_EXCERPT TO READ:_
Kindness Improves Health

One of the best ways to express gratitude is through acts of kindness. Tomorrow is Thanksgiving. It’s a day for expressing our gratitude. But we think that sentiment should be felt throughout the holiday season. It helps stress levels, your heart and blood sugar!

Expressing your gratitude through acts of kindness can boost your health and happiness. Behaving altruistically floods the brain with feel-good chemicals and minimizes stress while boosting mood. It also boosts cognitive performance and may increase lifespan.

A study of people with high blood pressure had one group spend $40 on other people, and another spend the money on themselves. Those who spent the money on others had lower blood pressure by the end of the study. The results were on par with changing to a healthier diet and exercising. Another study showed that people who gave money to charity felt less pain in response to electric shocks. And the more helpful they believed their donation was, the less pain they felt. While not everyone can afford to give large donations, you can donate time to local organizations to boost your health.

The health benefits of kindness are seen in just three days. And doing a variety of kind acts was more beneficial than sticking to one act. You can be a kinder driver and let people merge into your lane. You can let the person behind you in line at the supermarket checkout go ahead of you. You can go out of your way to compliment someone. You can help a neighbor with yard work. If you are looking for more ideas, you can check out The Random Acts of Kindness Foundation.

_ENTRIES PROVIDED:_
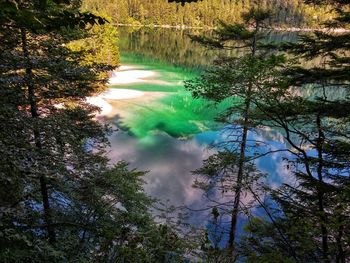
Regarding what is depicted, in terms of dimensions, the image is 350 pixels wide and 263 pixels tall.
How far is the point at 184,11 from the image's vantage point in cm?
13375

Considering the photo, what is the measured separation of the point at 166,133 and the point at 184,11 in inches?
4494

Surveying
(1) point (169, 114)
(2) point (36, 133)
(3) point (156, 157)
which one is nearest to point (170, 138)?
(3) point (156, 157)

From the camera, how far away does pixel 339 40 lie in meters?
9.70

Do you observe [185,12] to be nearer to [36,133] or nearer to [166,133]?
[166,133]

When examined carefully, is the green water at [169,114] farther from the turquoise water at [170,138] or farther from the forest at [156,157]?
the forest at [156,157]

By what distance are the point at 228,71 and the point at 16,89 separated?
5807mm

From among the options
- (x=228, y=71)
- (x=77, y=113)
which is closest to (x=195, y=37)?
(x=77, y=113)

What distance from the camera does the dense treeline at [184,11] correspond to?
13262 centimetres

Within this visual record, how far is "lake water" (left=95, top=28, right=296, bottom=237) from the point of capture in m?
21.2

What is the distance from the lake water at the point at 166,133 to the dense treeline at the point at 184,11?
82240mm

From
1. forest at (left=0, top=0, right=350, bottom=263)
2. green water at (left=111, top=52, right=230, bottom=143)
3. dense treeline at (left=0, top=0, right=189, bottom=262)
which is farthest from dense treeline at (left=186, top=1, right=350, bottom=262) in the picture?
green water at (left=111, top=52, right=230, bottom=143)

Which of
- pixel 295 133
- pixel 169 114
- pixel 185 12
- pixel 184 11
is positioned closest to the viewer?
pixel 295 133

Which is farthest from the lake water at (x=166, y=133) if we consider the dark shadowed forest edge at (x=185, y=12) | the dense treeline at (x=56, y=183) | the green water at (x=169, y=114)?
the dark shadowed forest edge at (x=185, y=12)

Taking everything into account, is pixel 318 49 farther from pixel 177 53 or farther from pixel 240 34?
pixel 177 53
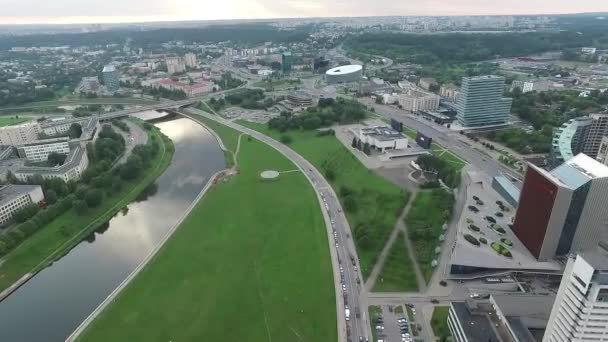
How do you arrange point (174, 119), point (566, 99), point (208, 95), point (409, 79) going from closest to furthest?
point (566, 99)
point (174, 119)
point (208, 95)
point (409, 79)

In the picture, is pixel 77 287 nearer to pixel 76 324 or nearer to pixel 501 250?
pixel 76 324

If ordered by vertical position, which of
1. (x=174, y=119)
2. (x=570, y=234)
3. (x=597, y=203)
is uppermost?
(x=597, y=203)

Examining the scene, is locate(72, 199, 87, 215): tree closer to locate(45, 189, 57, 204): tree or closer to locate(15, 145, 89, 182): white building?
locate(45, 189, 57, 204): tree

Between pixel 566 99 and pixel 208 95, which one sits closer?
pixel 566 99

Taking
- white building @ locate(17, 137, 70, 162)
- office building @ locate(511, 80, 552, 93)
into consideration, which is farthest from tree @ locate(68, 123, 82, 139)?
office building @ locate(511, 80, 552, 93)

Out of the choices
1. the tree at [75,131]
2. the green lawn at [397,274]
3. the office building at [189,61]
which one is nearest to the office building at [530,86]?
the green lawn at [397,274]

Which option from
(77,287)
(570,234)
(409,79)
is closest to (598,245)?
(570,234)
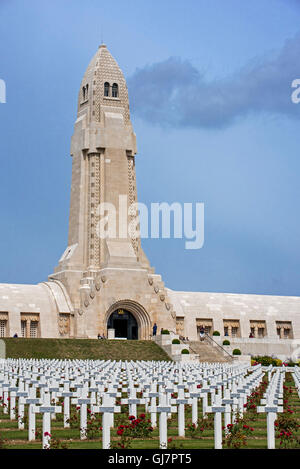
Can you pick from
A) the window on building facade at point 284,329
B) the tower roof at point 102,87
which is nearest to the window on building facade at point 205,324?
the window on building facade at point 284,329

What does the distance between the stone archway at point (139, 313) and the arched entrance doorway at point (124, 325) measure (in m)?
→ 0.69

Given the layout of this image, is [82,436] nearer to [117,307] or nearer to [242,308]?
[117,307]

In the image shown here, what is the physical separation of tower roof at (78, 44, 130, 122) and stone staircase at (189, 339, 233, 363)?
21367 millimetres

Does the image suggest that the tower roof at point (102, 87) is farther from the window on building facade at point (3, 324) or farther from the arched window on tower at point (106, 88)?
the window on building facade at point (3, 324)

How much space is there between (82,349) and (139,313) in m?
13.0

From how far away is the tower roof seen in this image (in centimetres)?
7238

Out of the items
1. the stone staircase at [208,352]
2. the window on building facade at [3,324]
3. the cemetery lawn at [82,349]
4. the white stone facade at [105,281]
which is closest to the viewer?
the cemetery lawn at [82,349]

_DIRECTIONS:_
In the text on kindness and health, translate this sentence into Spanish: "Expressing your gratitude through acts of kindness can boost your health and happiness."

_OUTPUT BELOW:_
Expresar tu gratitud mediante actos de bondad puede mejorar tu salud y tu felicidad.